The skate scene here in the UK is very active and prevalent. It’s not only those from South London, Bristol, Manchester and beyond, who are making some of the most interesting video content, developing their own brands, it’s them making a visual culture genuinely exciting. But so does a wider marketplace of small British brands and independent stores carrying the labels on this list, and that’s where Yardsale is located.
Where to Actually Find These Brands
Most of these labels are found at independent skate shops, both in brick-and-mortar stores and online. Yardsale, Hélas, Butter Goods and other brands are found at Slam City Skates, Route One and smaller independent shops in major cities in the UK on a regular basis. The move in the US is Cool N’ Cool, Tactics and local independent shops.
ASOS offers a changing range of brands related to skate and is worth visiting occasionally. The international labels are available in various online skate shops, such as SkateHut, Warehouse Skateboards and Tactics. If it’s not available without the hassle, direct shipping is often the option of brand websites.

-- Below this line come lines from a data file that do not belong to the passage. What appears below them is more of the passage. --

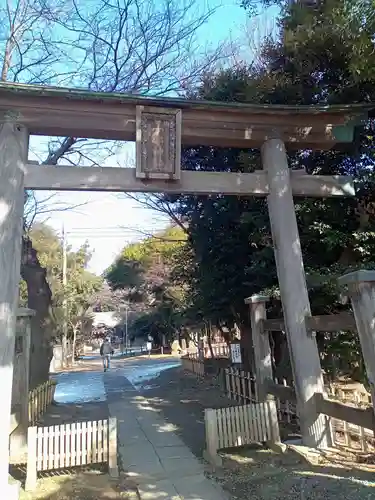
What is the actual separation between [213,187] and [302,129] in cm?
197

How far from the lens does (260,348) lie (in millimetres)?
7449

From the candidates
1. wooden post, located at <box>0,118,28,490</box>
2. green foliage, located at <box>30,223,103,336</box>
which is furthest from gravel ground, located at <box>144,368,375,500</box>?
green foliage, located at <box>30,223,103,336</box>

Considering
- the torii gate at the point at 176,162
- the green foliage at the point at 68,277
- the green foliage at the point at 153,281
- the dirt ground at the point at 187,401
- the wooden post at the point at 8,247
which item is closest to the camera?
the wooden post at the point at 8,247

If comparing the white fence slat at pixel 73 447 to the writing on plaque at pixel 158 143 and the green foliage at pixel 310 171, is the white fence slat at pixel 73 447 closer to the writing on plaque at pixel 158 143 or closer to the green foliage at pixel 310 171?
the writing on plaque at pixel 158 143

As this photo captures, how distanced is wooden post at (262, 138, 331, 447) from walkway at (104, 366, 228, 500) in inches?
69.4

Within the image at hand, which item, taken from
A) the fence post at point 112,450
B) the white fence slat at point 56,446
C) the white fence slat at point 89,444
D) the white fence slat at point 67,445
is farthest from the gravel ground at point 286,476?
the white fence slat at point 56,446

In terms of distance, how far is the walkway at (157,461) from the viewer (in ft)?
16.5

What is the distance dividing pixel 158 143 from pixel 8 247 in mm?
2724

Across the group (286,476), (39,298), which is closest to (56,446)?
(286,476)

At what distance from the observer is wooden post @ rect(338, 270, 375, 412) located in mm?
4310

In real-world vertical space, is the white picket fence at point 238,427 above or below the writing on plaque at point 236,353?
below

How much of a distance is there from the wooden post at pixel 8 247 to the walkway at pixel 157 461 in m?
1.82

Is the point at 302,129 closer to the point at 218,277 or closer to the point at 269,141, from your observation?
the point at 269,141

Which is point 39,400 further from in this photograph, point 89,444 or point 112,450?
point 112,450
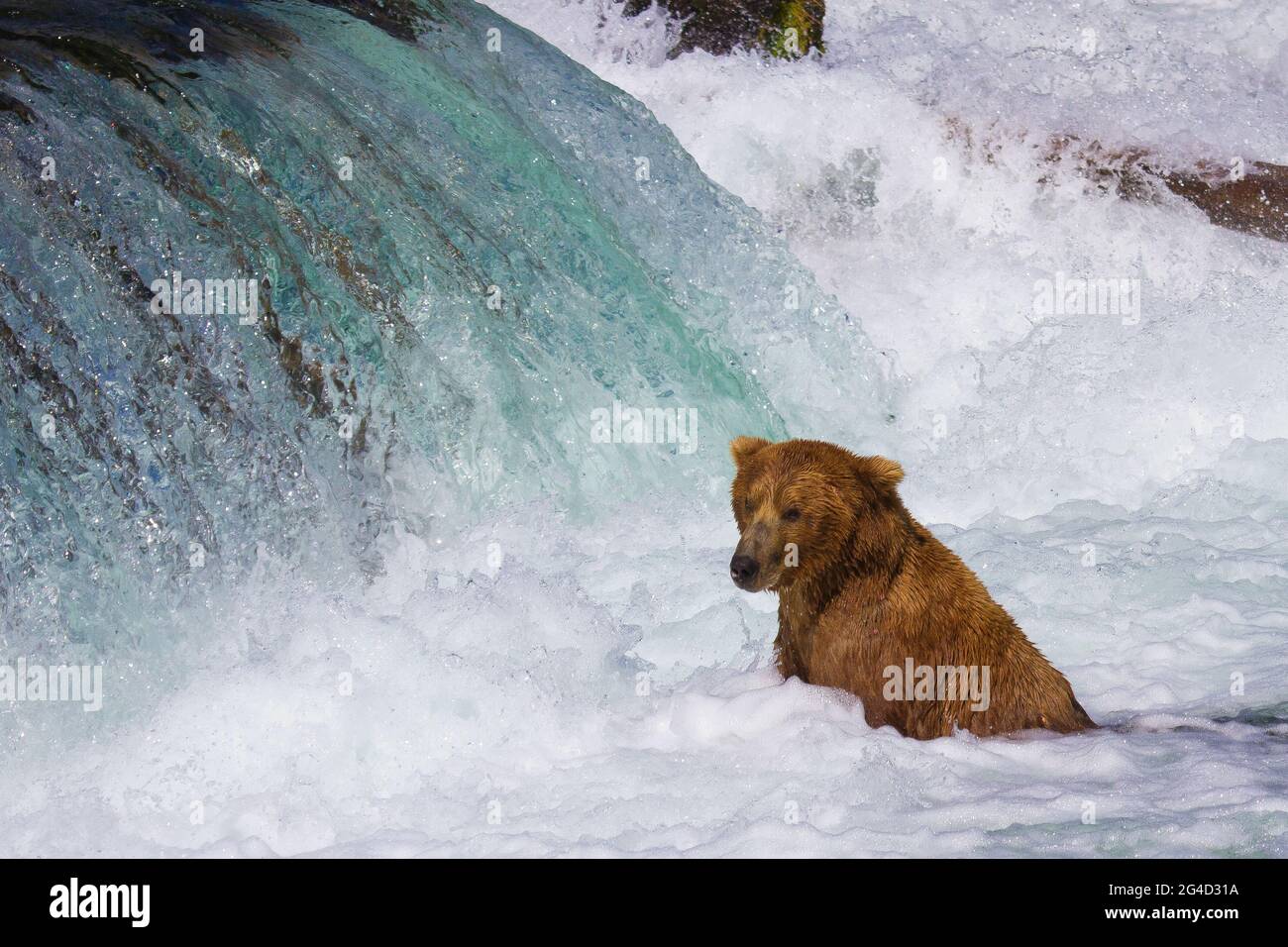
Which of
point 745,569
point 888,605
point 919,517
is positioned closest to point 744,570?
point 745,569

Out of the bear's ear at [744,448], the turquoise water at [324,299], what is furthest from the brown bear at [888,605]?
the turquoise water at [324,299]

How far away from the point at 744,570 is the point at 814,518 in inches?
9.5

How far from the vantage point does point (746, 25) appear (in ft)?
34.4

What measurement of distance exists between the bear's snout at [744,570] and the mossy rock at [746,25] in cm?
665

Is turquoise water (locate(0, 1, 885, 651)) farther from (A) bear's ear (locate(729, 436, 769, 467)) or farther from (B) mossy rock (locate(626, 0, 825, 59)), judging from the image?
(B) mossy rock (locate(626, 0, 825, 59))

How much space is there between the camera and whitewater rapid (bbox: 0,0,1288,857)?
421cm

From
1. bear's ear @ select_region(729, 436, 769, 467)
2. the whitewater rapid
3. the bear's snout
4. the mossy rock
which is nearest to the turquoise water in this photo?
the whitewater rapid

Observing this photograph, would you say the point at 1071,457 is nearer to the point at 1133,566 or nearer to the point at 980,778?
the point at 1133,566

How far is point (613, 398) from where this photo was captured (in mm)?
6773

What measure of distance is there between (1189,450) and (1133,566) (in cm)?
196

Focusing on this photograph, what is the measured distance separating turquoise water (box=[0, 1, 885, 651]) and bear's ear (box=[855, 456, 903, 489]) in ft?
7.29

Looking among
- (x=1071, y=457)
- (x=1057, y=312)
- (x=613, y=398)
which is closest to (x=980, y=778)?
(x=613, y=398)

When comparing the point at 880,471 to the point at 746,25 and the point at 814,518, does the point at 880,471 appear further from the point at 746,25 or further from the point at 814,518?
the point at 746,25

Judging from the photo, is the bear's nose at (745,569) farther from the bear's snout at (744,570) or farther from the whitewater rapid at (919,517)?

The Secondhand Palace Loophole
That’s something that’s never said enough about brands such as Palace , sometimes it’s a smartest step to simply purchase a used Palace. For older Palace apparel, you can expect to get a £40 to £80 price tag on Depop or Vinted – which is far less than you would spend on a new Yardsale hoodie. The ubiquitous graphics, the real deal, the tri-ferg , for really competitive prices.

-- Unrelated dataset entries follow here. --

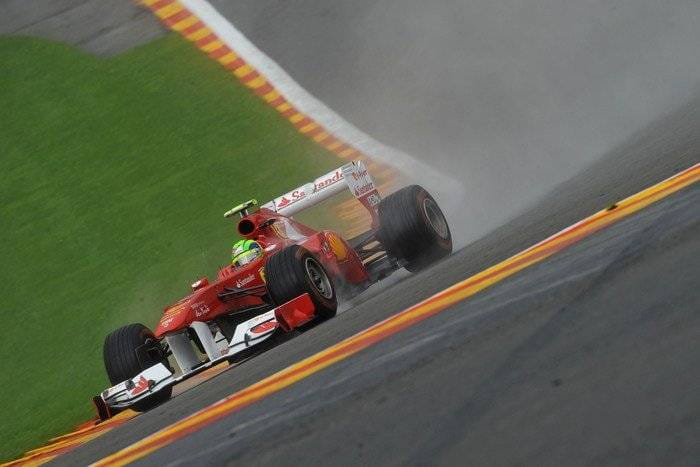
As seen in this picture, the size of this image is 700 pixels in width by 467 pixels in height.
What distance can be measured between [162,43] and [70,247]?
3.92m

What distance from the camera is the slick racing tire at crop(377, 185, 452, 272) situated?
394 inches

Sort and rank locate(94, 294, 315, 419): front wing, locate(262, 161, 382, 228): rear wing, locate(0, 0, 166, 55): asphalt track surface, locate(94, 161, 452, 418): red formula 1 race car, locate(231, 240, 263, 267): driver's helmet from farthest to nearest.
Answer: locate(0, 0, 166, 55): asphalt track surface → locate(262, 161, 382, 228): rear wing → locate(231, 240, 263, 267): driver's helmet → locate(94, 161, 452, 418): red formula 1 race car → locate(94, 294, 315, 419): front wing

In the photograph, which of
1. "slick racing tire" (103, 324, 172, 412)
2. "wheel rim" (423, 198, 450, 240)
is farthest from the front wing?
"wheel rim" (423, 198, 450, 240)

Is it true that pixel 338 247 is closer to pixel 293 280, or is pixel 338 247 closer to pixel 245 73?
pixel 293 280

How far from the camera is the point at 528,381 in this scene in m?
3.55

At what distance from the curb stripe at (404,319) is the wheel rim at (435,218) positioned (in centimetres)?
429

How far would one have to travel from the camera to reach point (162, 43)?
15.7 meters

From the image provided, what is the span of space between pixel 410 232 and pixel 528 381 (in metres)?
6.46

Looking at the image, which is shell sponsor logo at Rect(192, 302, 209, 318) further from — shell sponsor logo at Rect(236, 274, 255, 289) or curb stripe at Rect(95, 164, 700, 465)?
curb stripe at Rect(95, 164, 700, 465)

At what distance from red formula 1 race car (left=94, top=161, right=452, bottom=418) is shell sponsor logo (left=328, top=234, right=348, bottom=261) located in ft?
0.04

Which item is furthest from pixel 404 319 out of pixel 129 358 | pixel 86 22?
pixel 86 22

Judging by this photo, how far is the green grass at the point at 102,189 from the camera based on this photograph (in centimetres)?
1116

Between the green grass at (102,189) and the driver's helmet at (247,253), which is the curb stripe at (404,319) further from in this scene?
the green grass at (102,189)

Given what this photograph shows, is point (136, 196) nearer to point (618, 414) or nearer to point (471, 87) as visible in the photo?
point (471, 87)
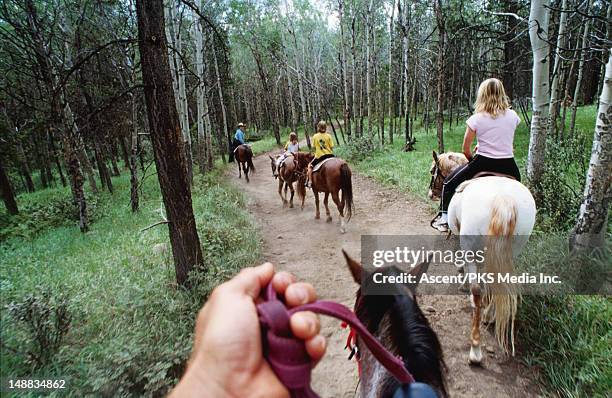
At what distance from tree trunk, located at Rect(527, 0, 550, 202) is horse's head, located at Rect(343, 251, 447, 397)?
548 cm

Patience and knowing what to look for are the things that are important. Over the years, the brand has manufactured a lot of palace graphics and these are easily found in resale sites.The Palace has been producing a lot of graphics over the years and if you are looking for some of the older ones, you will find that they are present in resale sites. Not all things are rare and coveted, some are just good clothes that somebody wore twice and got rid of. You can use saved searches on Depop, regularly check Vinted and start finding Palace pieces for prices that wouldn’t make all the premium talk seem so intimidating.
The Bottom Line
Skate culture wasn’t about the highest price, it was about feeling the most original, the most fun and creating something tangible with like-minded people. Skateboarding has always had a certain kind of brands, they just weren’t the ones to be seen on Instagram or mainstream brands every time.

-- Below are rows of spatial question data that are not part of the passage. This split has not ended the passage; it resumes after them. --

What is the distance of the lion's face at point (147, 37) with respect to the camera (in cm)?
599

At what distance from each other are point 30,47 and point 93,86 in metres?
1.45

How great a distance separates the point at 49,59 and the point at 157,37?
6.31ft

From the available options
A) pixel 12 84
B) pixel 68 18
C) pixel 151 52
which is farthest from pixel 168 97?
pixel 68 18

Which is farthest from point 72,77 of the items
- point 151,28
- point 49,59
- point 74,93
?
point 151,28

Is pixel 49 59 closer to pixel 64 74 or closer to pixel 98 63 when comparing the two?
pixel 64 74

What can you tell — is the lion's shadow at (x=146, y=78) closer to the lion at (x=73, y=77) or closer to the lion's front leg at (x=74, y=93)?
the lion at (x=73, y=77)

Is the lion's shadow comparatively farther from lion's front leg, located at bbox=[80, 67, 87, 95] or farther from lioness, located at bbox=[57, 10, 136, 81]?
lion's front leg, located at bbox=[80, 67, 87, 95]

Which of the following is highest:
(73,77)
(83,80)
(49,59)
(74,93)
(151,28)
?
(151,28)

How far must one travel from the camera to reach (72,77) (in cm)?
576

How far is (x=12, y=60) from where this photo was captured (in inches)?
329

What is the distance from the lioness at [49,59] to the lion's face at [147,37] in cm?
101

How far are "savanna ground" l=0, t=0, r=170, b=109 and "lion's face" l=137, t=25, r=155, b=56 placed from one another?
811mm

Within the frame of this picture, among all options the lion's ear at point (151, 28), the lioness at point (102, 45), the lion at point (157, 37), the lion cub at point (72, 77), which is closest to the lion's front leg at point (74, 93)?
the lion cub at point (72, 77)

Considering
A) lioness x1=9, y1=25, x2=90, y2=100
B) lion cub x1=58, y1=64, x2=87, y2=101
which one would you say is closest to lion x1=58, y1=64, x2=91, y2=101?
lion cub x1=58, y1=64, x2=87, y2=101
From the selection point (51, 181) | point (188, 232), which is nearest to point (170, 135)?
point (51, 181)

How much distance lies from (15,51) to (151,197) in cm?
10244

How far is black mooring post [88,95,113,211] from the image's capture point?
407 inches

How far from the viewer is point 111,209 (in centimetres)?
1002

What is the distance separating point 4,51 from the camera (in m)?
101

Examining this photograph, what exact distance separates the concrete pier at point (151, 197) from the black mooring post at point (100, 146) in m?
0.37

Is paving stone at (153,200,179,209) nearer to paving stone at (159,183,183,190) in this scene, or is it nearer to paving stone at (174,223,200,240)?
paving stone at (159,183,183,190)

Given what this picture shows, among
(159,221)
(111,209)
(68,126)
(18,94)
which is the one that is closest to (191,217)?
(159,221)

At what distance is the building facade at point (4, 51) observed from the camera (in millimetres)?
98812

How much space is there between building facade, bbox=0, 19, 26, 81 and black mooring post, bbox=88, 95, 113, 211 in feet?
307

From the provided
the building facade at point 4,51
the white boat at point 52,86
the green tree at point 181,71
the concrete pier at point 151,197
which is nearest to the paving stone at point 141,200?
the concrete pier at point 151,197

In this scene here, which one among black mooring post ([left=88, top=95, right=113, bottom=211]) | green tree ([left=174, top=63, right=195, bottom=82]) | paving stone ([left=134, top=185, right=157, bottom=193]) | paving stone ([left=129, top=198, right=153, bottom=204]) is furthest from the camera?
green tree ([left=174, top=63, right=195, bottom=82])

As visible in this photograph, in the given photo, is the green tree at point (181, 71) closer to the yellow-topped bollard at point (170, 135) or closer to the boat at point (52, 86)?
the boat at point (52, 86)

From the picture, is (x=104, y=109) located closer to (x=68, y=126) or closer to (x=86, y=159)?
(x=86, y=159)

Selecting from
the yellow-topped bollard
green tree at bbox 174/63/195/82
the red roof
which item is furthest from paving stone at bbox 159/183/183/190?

Any of the above brands will get you into a conversation at the skatepark and get you acknowledged by people that know the culture and keep money in your pocket for what really matters. Again – as with the decks above – if you purchase more to replace more decks you’ll be in it within a week.
Do wear what you love, do buy from brands with real roots and do remember the best fits have always been made to know more than those in the room that they are in, not more than them.